Required work.
Rewrite the listing from the line with "Have a look at" through the end of the listing, changing "white ceiling" to "pale ceiling" and leaving everything else as it is.

====== Records provided ======

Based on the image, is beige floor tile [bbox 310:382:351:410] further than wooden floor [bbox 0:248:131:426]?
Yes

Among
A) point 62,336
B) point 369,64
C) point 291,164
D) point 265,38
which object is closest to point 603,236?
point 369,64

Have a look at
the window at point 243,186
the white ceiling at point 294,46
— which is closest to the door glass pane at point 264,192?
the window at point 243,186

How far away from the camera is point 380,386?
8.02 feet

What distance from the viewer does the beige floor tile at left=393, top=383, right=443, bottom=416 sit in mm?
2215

======

Complete response.
Have a look at
the window at point 243,186
the pale ceiling at point 294,46
— which is closest to the door glass pane at point 264,192?
the window at point 243,186

How far away from the camera is point 380,386?
8.02 feet

What distance from the viewer does the beige floor tile at left=393, top=383, right=443, bottom=416 sit in mm?
2215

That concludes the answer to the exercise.